Background: The Swedish school-based vaccination programme offers HPV vaccine to girls born ≥1999 in 5-6th grade. In 2012, all counties introduced free-of-charge catch-up vaccination campaigns targeting girls born 1993-1998. Varying vaccine uptake in the catch-up group by December 2012 suggested that some implementation strategies were more successful than others. In order to inform future vaccination campaigns, we assessed the impact of different implementation strategies on the county-level catch-up vaccine uptake.

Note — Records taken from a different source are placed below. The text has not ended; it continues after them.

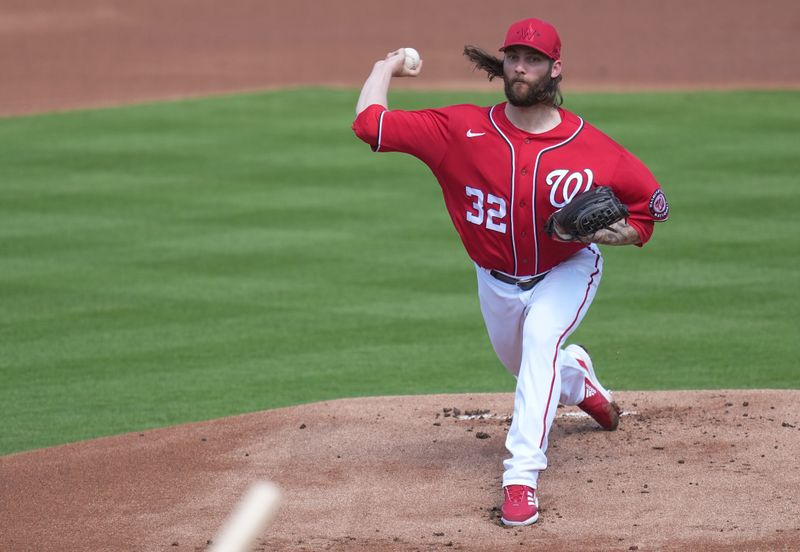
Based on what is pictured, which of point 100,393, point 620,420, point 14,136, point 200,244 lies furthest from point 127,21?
point 620,420

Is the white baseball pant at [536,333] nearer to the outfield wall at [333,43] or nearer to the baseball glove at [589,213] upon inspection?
the baseball glove at [589,213]

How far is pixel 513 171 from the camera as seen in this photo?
218 inches

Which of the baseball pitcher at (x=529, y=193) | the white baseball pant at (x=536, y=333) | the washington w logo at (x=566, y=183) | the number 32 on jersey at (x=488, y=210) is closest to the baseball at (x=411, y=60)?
the baseball pitcher at (x=529, y=193)

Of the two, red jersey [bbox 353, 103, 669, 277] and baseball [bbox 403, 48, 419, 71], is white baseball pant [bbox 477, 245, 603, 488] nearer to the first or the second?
red jersey [bbox 353, 103, 669, 277]

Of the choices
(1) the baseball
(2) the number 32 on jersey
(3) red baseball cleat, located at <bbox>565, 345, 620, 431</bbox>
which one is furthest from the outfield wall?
(2) the number 32 on jersey

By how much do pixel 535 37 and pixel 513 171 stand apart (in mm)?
545

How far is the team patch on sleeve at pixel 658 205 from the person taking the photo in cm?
548

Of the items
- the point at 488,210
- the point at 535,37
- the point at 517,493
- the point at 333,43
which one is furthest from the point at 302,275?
the point at 333,43

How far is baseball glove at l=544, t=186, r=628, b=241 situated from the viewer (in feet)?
17.2

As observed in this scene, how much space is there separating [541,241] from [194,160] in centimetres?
967

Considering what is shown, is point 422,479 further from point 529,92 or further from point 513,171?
point 529,92

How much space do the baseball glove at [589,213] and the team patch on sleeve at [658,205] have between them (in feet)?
0.55

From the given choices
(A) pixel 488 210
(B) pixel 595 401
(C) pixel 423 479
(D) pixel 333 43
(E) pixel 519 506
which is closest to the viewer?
(E) pixel 519 506

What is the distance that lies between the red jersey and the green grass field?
7.82 feet
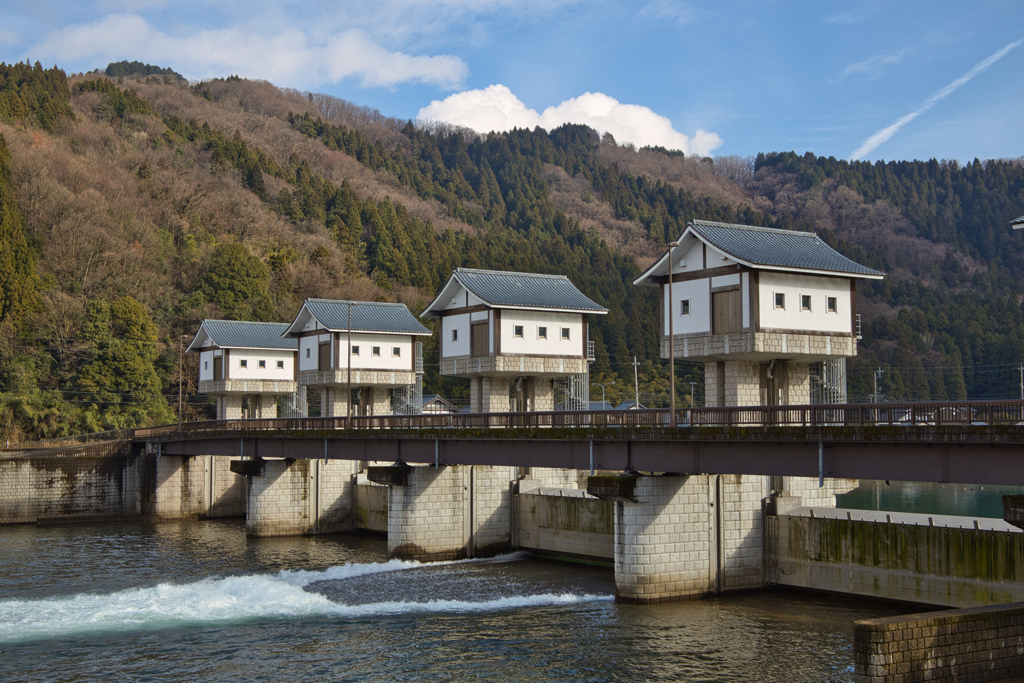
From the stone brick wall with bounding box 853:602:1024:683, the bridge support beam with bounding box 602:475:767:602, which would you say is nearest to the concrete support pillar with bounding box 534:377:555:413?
the bridge support beam with bounding box 602:475:767:602

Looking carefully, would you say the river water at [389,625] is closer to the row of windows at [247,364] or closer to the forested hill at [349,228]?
the row of windows at [247,364]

Methods: We conducted an ecological study including all Swedish counties (n = 21), asking regional health offices about the information channels they used and where vaccination of the catch-up target group took place in their counties. The uptake of ≥1 dose by 30 September 2014 was estimated using data from the voluntary national vaccination register. We investigated associations between counties' catch-up vaccine uptake, information channels and vaccination settings by calculating incidence rate ratios (IRR) and 95% confidence intervals (CI), using negative binomial regression models.

Results: County level catch-up vaccine uptake varied between 49-84%. All counties offered vaccination through primary health care settings. Apart from this eight (34%) also offered the vaccine in some of their schools, four (19%) in all their schools, and two (10%) in other health care centres. The information channels most frequently used were: information at the national on-line health care consulting web-page (100%), letter/invitations (90%), and advertisement (81%). Counties offering vaccination to girls in all schools and counties offering vaccination in some of their schools, reached higher vaccine uptake compared to counties not offering vaccination in any of their schools (all schools adjusted IRR: 1.3, 95% CI: 1.1-1.5, some schools adjusted IRR: 1.2, 95% CI: 1.1-1.3).

Conclusion: Counties offering HPV vaccination to catch-up groups in schools reached the highest vaccine uptake. No information channel explained differences in county-level vaccine uptake. Our findings suggest that catch-up vaccination outside the national vaccination program can reach a high uptake at the population level if it is implemented primarily with an organized delivery (e.g. in schools).